BEGIN Source records
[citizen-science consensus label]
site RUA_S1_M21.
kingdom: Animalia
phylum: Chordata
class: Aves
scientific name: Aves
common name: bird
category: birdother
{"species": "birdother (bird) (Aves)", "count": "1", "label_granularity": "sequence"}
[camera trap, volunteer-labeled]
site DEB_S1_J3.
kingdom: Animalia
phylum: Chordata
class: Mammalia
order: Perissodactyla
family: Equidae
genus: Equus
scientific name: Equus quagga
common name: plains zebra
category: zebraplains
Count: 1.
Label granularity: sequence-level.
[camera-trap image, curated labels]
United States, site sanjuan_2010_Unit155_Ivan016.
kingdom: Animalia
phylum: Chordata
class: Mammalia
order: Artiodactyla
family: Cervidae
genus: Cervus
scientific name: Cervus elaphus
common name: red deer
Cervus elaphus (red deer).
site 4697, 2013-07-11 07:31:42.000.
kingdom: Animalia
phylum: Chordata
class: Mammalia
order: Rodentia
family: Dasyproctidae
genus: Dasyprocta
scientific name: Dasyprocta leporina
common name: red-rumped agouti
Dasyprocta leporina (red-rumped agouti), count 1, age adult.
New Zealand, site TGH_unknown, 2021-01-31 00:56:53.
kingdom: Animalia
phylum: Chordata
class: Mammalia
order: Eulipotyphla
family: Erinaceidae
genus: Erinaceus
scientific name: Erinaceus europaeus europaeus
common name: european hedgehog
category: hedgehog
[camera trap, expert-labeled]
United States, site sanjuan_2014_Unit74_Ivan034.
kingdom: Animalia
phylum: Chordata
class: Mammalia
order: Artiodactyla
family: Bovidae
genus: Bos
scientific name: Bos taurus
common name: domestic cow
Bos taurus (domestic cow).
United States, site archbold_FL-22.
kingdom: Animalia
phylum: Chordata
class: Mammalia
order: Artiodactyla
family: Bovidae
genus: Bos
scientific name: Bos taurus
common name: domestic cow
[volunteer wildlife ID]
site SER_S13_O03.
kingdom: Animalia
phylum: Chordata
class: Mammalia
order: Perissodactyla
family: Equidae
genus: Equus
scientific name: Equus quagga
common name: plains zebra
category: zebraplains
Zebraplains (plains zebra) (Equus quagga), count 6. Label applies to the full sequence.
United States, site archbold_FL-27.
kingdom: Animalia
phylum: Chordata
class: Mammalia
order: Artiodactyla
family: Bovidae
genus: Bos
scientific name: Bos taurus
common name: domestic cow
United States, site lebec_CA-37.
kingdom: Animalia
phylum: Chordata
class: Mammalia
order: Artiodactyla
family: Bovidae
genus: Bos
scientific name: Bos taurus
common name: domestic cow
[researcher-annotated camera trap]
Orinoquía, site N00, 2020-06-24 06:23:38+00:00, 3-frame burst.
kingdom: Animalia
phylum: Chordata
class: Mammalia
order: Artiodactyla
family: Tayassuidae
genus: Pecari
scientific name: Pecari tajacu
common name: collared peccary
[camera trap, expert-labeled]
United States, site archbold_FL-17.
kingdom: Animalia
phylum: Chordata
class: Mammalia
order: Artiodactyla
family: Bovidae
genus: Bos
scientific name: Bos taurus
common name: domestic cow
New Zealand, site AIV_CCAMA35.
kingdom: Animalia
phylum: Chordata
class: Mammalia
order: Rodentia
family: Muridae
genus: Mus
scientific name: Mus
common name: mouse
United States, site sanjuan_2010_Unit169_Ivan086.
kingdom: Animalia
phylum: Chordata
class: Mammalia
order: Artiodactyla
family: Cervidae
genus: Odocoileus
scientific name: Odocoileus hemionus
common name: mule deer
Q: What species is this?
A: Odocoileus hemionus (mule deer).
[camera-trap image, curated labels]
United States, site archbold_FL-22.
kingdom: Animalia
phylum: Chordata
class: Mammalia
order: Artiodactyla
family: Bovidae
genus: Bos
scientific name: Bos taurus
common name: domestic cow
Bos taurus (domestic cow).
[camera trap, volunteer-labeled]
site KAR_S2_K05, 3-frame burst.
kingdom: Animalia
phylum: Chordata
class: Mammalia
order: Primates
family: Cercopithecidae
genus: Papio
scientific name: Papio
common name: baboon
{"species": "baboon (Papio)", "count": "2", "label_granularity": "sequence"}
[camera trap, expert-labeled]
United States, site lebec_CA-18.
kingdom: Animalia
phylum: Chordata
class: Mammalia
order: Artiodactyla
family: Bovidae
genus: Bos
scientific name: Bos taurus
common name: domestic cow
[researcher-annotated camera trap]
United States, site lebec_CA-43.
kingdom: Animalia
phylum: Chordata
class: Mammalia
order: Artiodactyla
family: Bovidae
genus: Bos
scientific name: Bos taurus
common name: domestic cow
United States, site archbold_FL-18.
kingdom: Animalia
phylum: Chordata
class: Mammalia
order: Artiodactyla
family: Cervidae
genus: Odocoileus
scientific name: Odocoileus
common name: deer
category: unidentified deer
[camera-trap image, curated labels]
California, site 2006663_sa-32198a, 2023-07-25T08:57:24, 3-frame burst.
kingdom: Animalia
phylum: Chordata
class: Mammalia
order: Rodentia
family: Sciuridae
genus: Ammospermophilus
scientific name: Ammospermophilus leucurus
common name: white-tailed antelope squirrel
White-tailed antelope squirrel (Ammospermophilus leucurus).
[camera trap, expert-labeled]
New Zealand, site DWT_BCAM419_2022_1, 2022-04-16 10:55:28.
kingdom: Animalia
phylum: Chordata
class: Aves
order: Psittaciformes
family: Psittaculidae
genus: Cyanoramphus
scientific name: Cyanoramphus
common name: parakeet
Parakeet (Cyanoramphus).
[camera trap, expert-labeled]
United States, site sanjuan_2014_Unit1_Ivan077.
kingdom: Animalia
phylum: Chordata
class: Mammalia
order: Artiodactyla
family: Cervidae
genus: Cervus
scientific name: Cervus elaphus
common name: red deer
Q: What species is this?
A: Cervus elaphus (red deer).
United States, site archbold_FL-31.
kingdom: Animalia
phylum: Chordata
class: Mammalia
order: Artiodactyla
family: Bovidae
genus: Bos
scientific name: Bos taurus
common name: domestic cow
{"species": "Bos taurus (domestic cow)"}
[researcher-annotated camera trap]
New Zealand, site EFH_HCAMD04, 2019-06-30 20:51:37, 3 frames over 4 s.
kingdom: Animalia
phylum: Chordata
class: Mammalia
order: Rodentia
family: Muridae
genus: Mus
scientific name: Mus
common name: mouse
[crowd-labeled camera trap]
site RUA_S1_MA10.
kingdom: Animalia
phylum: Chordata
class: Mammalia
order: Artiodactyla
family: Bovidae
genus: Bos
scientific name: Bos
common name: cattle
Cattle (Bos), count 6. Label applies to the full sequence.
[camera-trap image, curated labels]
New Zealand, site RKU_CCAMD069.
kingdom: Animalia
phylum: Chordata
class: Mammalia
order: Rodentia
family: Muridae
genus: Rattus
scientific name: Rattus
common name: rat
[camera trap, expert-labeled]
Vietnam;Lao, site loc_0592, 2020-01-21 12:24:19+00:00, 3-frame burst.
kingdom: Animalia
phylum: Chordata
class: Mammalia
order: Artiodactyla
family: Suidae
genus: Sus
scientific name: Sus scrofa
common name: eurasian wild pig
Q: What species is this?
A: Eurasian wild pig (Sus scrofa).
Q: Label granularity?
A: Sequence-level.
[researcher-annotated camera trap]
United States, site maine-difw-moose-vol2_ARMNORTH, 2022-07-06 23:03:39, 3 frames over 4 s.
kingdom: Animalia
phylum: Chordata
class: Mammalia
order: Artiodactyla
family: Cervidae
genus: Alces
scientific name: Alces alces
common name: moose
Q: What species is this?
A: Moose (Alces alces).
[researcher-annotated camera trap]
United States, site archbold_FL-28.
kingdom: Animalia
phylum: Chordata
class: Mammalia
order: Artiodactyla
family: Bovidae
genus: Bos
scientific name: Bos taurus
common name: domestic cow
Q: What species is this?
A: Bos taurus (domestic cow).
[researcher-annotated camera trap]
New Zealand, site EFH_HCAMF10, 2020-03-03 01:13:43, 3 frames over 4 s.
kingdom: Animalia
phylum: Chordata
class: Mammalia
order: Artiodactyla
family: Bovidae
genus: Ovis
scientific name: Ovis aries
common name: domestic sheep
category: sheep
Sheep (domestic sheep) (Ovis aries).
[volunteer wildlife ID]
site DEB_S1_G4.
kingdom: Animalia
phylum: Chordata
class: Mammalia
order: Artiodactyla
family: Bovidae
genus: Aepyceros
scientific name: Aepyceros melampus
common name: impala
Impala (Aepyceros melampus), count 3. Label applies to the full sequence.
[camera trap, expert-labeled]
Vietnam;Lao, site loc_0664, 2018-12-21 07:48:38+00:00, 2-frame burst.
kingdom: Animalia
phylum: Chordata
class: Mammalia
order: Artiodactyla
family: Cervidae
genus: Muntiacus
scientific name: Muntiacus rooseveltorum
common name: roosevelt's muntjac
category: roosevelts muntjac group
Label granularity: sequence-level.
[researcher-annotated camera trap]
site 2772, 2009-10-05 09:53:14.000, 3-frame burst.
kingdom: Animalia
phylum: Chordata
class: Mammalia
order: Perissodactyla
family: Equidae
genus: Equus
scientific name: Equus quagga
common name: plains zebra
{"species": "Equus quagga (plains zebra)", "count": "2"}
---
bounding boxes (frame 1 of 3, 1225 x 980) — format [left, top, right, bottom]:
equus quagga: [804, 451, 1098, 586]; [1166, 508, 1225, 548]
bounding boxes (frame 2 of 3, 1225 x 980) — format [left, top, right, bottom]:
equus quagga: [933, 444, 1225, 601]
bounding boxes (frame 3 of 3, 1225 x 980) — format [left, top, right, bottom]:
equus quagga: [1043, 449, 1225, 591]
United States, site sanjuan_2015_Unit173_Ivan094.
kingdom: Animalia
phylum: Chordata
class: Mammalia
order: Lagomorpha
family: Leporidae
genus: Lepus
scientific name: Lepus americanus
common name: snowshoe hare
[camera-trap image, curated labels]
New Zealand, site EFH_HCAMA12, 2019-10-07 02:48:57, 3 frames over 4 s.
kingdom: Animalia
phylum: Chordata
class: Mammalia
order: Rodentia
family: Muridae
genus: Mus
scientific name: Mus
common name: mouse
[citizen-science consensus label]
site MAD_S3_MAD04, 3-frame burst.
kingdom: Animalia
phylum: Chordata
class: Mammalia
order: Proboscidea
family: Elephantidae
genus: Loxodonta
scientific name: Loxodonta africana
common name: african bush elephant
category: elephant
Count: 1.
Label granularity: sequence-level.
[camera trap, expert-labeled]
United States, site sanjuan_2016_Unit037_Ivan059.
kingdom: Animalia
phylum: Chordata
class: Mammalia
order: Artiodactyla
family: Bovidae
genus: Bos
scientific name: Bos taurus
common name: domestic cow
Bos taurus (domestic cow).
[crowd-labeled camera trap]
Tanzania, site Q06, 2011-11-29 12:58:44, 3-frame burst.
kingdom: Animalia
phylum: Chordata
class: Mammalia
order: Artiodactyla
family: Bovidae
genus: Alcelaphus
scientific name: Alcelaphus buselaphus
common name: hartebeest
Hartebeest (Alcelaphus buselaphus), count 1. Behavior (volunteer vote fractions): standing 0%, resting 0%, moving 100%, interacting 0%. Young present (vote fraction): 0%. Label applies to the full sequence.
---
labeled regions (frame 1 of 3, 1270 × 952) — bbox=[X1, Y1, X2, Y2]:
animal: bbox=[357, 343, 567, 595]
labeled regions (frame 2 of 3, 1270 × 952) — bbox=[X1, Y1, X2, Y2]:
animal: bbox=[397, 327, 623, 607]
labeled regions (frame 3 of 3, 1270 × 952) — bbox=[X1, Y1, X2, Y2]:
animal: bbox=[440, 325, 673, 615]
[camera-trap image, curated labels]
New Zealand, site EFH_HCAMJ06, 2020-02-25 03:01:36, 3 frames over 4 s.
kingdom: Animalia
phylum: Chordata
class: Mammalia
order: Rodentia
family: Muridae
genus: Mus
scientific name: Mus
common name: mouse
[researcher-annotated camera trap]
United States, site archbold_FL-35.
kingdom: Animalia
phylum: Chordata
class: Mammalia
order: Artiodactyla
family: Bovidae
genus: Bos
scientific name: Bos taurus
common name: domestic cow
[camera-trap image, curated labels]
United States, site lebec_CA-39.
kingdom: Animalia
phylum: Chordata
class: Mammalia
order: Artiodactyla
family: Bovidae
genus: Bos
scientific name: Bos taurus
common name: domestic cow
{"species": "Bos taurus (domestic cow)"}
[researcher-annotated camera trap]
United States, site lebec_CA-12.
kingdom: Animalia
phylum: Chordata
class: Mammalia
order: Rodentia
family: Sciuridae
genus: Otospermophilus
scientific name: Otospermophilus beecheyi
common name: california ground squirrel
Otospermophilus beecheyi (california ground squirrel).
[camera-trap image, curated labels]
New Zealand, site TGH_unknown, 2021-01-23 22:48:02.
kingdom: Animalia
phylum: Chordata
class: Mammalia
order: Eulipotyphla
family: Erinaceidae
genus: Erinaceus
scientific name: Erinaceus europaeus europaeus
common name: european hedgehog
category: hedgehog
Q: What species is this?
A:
END Source records
● **To do**:
Using the data above, reproduce exactly the lines from the line that contains "scientific name: Loxodonta africana" through the line that contains "genus: Alcelaphus", including both.

● **Answer box**:
scientific name: Loxodonta africana
common name: african bush elephant
category: elephant
Count: 1.
Label granularity: sequence-level.
[camera trap, expert-labeled]
United States, site sanjuan_2016_Unit037_Ivan059.
kingdom: Animalia
phylum: Chordata
class: Mammalia
order: Artiodactyla
family: Bovidae
genus: Bos
scientific name: Bos taurus
common name: domestic cow
Bos taurus (domestic cow).
[crowd-labeled camera trap]
Tanzania, site Q06, 2011-11-29 12:58:44, 3-frame burst.
kingdom: Animalia
phylum: Chordata
class: Mammalia
order: Artiodactyla
family: Bovidae
genus: Alcelaphus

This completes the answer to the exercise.